The preinstalled application styles

By default the theme is set to Breeze, I switched it to Fusion because it has actual old school 3D controls like GTK used to have until they decided that custom options are forbidden on libadwaita-enabled applications. Maybe I like this theme because it's closest to old-school clearlooks :)

Changing this theme also fixes the blue border focus weirdness in Dolphin.

For the GTK apps I use there's a seperate settings page.

Gtk theme settings

For GTK there's no preview thumbnails and the settings are very incomplete. With the default Breeze settings the GTK apps integrate more into the general theming of Plasma, with Default it will let the apps use Adwaita. With the Emacs theme... it also just uses Adwaita. The option I'm missing here though is the dark variant of Adwaita. After installing the gnome-themes-extra package I have the Adwaita Dark theme available that I wanted.

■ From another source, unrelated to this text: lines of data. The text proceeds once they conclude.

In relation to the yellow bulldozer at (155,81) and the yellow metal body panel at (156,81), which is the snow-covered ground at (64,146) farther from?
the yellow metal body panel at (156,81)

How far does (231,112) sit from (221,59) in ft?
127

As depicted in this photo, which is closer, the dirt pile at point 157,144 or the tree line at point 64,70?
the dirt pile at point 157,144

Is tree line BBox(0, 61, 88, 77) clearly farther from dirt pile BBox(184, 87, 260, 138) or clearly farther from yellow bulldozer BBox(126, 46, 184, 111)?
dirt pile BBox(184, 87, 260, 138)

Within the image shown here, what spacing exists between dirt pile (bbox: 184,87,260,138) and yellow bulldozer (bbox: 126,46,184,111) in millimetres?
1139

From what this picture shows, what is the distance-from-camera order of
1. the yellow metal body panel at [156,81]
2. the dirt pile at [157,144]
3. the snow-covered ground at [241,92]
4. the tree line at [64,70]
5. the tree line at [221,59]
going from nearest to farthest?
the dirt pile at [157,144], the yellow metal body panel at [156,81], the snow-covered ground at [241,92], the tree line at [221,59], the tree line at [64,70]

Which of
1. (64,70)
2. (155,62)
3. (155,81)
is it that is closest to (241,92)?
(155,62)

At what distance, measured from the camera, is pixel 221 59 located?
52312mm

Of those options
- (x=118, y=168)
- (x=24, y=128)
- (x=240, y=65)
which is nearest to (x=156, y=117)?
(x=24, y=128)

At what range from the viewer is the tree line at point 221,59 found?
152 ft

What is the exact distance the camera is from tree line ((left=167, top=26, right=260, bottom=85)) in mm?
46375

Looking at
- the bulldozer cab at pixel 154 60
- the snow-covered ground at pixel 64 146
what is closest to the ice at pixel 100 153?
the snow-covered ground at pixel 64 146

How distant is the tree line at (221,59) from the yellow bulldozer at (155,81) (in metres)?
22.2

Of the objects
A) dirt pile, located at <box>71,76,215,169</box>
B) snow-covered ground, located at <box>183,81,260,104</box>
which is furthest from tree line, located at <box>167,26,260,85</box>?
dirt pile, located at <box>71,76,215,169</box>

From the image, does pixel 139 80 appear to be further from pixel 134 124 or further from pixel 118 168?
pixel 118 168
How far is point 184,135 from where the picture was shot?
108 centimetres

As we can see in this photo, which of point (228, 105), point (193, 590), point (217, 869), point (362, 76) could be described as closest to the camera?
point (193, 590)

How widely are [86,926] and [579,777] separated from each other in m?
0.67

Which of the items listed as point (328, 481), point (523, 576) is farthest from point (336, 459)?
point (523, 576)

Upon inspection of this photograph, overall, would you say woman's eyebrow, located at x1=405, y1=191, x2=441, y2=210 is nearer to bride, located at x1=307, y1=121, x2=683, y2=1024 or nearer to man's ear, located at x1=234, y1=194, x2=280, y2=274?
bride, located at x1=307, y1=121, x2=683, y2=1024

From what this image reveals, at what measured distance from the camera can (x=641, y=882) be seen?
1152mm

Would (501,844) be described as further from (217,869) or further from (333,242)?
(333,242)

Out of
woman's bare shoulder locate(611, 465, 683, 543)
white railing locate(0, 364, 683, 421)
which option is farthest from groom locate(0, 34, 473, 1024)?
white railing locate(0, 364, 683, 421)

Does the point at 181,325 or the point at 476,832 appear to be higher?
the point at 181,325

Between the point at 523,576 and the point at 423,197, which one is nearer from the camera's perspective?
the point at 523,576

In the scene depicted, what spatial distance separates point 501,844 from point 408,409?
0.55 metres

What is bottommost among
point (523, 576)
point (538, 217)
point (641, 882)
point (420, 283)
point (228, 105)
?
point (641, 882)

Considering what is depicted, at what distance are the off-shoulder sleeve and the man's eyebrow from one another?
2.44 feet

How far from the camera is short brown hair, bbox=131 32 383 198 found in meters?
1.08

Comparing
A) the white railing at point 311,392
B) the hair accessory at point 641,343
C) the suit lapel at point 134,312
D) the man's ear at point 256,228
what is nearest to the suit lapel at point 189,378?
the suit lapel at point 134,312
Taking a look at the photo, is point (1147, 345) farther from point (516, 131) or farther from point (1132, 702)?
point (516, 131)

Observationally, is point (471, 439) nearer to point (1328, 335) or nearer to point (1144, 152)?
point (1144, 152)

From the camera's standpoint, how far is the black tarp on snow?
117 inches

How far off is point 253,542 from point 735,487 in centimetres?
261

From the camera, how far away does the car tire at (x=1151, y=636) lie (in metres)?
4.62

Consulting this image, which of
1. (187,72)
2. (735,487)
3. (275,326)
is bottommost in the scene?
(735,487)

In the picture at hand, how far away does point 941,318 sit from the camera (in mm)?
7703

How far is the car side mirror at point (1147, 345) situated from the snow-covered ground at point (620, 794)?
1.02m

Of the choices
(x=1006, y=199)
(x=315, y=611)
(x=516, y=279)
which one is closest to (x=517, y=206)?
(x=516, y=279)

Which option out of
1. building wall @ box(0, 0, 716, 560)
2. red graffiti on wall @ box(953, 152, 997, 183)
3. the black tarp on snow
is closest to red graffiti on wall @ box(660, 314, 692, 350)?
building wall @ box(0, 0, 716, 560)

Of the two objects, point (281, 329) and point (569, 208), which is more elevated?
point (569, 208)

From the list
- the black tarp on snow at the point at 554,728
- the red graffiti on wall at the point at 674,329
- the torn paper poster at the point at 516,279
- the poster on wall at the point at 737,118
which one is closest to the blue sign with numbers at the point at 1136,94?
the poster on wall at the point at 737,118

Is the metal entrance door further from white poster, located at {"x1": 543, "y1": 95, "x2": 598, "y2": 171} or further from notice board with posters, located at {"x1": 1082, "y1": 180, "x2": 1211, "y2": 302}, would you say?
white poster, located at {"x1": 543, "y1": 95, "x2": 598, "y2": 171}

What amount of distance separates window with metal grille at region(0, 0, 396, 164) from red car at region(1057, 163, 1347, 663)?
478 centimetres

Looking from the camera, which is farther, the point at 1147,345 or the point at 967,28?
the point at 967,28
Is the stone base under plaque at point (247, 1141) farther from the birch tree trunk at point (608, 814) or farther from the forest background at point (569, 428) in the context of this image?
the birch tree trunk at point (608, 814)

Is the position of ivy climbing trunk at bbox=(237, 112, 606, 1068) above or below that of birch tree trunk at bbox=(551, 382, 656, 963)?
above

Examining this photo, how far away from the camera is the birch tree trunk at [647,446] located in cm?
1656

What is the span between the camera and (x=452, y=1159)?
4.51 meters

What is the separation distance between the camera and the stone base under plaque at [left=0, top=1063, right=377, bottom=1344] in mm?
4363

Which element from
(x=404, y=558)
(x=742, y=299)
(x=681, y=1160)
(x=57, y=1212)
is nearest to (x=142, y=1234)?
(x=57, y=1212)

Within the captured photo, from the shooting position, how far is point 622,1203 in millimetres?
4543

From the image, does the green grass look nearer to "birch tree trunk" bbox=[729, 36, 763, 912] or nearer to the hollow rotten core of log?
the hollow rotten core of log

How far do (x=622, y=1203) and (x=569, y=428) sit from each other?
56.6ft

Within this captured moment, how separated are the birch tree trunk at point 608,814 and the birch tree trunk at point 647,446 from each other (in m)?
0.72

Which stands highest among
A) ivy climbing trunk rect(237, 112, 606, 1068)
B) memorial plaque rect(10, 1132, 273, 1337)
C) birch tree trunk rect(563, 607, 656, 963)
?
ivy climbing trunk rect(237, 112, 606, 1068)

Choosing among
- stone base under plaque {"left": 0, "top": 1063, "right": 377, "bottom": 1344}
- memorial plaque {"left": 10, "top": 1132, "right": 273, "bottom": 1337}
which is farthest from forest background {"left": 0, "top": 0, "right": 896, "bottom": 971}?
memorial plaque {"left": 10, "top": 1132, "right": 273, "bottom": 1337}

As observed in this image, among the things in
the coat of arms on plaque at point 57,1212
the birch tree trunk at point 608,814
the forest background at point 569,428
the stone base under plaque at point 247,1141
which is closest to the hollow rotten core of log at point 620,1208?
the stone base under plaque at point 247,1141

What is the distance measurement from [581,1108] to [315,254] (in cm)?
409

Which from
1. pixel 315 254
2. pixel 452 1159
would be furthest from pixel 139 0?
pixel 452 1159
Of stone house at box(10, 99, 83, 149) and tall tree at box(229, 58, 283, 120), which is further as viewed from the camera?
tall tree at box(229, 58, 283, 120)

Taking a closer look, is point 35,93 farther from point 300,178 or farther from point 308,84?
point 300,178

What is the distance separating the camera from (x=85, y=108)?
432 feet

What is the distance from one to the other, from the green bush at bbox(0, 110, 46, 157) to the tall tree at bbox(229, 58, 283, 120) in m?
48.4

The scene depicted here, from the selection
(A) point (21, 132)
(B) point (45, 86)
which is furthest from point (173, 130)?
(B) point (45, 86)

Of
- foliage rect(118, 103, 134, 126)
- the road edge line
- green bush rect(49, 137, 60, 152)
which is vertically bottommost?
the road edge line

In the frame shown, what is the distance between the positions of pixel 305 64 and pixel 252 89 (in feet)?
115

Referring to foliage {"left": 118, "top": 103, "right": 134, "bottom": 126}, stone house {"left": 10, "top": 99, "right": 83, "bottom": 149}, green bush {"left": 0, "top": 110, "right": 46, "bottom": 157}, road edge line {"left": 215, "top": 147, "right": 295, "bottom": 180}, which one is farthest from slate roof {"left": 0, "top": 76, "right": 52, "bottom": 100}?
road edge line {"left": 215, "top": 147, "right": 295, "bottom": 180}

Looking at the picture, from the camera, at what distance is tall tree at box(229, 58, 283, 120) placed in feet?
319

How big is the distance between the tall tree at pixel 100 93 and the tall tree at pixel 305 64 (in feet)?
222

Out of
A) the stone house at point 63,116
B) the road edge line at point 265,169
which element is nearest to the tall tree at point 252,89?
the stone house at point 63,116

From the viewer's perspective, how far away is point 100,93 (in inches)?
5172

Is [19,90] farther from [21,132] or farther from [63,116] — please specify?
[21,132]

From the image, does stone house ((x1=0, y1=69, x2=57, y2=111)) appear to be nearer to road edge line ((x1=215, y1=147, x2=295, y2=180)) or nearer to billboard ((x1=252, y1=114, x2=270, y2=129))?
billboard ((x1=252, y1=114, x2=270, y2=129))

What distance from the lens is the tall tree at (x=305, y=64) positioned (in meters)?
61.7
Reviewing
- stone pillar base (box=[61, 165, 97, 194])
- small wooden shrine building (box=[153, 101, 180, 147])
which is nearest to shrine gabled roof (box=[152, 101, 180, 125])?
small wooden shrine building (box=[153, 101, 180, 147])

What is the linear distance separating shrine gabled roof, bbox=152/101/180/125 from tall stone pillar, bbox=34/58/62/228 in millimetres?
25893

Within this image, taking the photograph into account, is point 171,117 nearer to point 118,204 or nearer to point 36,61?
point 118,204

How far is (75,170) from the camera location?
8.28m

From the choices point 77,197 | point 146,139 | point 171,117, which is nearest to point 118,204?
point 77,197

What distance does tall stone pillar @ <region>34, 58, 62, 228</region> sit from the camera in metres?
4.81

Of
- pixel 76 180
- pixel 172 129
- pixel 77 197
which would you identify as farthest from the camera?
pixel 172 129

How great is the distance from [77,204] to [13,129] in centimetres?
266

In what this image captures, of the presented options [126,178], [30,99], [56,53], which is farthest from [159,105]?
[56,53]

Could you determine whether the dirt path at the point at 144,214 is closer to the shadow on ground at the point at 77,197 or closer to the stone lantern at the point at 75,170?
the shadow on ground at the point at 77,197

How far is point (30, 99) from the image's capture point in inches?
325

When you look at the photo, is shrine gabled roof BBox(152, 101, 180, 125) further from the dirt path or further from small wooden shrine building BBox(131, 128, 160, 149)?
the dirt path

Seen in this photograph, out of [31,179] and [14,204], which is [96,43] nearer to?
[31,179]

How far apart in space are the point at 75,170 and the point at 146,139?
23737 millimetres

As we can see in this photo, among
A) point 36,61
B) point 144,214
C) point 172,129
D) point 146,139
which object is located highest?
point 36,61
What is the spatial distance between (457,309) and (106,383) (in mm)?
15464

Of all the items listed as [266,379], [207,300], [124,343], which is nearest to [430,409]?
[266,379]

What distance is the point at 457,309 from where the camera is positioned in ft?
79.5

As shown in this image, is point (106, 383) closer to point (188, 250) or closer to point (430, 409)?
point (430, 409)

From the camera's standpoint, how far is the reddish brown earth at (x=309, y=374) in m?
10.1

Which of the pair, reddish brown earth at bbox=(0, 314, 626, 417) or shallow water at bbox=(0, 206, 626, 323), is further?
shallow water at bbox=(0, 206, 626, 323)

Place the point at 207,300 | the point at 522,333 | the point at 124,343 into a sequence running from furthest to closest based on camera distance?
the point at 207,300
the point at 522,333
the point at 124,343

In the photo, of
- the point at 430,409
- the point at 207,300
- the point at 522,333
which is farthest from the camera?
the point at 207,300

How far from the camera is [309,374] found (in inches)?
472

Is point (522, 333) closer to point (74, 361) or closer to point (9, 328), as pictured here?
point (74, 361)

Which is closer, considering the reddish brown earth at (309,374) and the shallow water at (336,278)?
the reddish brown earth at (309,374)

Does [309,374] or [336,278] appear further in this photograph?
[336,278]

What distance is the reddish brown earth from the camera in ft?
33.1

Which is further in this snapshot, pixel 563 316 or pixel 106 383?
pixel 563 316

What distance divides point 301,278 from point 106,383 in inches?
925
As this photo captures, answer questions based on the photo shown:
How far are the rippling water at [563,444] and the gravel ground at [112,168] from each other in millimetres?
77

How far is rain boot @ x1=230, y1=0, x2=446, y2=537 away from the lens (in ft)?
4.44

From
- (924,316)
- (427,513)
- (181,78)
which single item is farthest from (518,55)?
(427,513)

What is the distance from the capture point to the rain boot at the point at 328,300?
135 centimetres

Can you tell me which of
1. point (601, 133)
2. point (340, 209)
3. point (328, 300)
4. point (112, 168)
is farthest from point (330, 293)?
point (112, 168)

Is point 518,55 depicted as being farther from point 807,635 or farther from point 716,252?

I think making GTK look like Breeze is nice from a technical standpoint but by doing that the app will not look like a proper Plasma application, it will just look like it has the same colors and widgets but it will still follow the Gnome HIG, not the Plasma one. Also changing the widget theme to Fusion like I did will not change that for the Breeze GTK theme ofcourse so that introduces more inconsistency. I'd rather have the GTK apps look the way it was intended instead of half-following the Plasma styles.

Finding more workarounds

After some use I have found workarounds for some of my bigger issues. The wifi connection issue can be solved by setting the connection profile to "All users" makes auto-connecting on startup work again.

The annoying widgets I did not want in various places could be removed with the customisation features of Plasma, so not really a workaround but really intended functionality :D

The only large issue I have left is the performance of the application launcher, I'm pretty sure that won't be an easy fix.

Conclusion

I've been running Plasma for a bit now on the Pinebook Pro and I think I will leave it on. It fulfills it's purpose of being the frame around my terminal windows and the browser and hits most of the performance goals I have for this hardware.

Green accent color! without hacking up the theme!